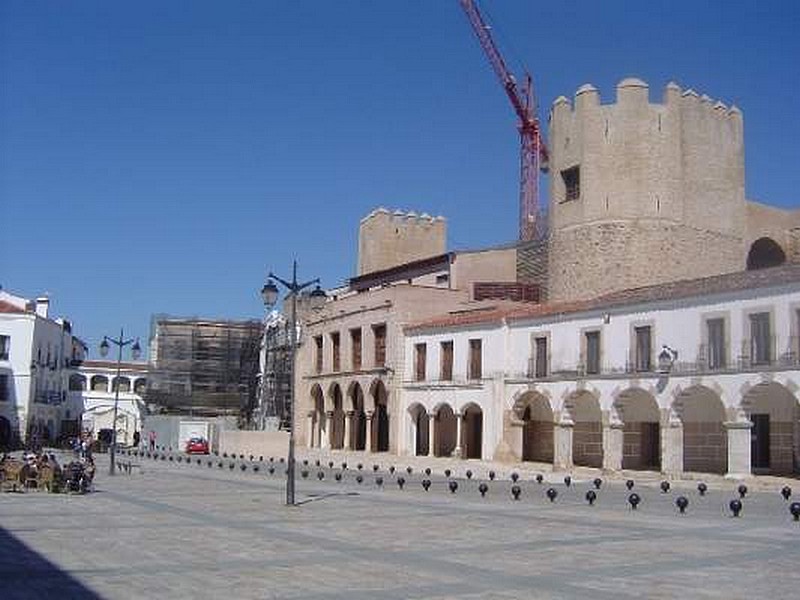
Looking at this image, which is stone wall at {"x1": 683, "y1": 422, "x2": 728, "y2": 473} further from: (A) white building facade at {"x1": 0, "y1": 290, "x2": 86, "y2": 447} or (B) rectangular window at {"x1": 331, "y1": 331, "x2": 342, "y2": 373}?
(A) white building facade at {"x1": 0, "y1": 290, "x2": 86, "y2": 447}

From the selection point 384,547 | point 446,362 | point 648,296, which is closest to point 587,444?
point 648,296

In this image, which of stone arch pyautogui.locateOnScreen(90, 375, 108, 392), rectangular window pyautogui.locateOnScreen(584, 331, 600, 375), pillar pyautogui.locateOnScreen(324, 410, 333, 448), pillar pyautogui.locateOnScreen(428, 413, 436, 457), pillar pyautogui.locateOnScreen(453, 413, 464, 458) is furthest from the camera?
stone arch pyautogui.locateOnScreen(90, 375, 108, 392)

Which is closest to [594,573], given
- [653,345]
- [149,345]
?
[653,345]

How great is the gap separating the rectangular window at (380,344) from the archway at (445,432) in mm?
4235

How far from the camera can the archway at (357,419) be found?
174ft

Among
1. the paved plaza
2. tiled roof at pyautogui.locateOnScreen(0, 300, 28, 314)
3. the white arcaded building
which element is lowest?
the paved plaza

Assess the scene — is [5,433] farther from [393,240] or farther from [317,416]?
[393,240]

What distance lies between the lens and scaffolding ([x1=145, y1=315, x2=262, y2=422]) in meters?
68.2

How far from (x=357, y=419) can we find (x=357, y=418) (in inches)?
2.7

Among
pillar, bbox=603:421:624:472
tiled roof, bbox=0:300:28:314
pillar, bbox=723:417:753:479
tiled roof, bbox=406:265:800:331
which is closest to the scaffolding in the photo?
tiled roof, bbox=0:300:28:314

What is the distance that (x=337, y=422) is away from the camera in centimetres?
5616

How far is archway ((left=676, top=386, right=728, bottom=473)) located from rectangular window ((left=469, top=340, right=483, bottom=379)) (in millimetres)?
10119

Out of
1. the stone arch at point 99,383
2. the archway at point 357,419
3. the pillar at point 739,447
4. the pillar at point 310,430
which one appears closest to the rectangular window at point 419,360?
the archway at point 357,419

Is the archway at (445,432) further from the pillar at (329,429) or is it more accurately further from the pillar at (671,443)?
the pillar at (671,443)
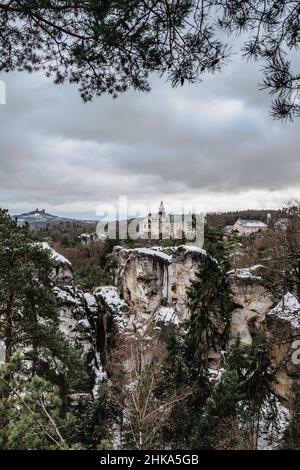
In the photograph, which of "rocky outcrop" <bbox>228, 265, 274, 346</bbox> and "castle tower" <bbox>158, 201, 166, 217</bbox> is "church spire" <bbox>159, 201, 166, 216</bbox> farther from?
"rocky outcrop" <bbox>228, 265, 274, 346</bbox>

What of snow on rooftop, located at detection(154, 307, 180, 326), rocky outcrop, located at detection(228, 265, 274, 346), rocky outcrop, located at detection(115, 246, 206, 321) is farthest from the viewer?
A: rocky outcrop, located at detection(115, 246, 206, 321)

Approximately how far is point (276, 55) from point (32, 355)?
33.2 feet

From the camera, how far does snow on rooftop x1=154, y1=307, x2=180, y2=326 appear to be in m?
27.5

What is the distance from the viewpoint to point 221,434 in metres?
15.0

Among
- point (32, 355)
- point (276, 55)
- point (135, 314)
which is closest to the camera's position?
point (276, 55)

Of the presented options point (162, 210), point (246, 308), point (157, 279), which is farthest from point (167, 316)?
point (162, 210)

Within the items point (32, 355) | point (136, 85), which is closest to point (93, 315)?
point (32, 355)

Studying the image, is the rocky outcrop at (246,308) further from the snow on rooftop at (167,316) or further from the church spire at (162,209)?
the church spire at (162,209)

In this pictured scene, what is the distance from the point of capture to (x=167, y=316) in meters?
28.1

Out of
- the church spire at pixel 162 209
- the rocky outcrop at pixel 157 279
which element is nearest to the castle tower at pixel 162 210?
the church spire at pixel 162 209

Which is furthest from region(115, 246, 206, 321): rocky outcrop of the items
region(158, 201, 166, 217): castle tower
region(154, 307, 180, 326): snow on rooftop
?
region(158, 201, 166, 217): castle tower
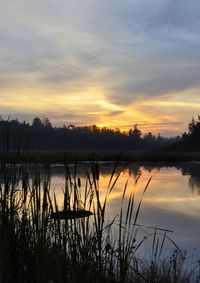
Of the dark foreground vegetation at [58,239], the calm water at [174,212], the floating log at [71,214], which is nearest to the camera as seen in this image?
the dark foreground vegetation at [58,239]

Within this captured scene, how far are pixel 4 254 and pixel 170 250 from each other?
15.7ft

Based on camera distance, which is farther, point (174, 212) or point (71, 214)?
point (174, 212)

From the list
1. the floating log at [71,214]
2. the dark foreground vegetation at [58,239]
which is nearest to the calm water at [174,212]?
the dark foreground vegetation at [58,239]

------------------------------------------------------------

◆ **WRITTEN EXERCISE**
Extract every line of the data above that contains the string "vegetation", matching case exactly.

◆ **EXPECTED ANSWER**
Of the dark foreground vegetation at [58,239], the calm water at [174,212], the floating log at [71,214], which is nearest to the camera as seen in this image?
the dark foreground vegetation at [58,239]
2. the dark foreground vegetation at [58,239]
the dark foreground vegetation at [58,239]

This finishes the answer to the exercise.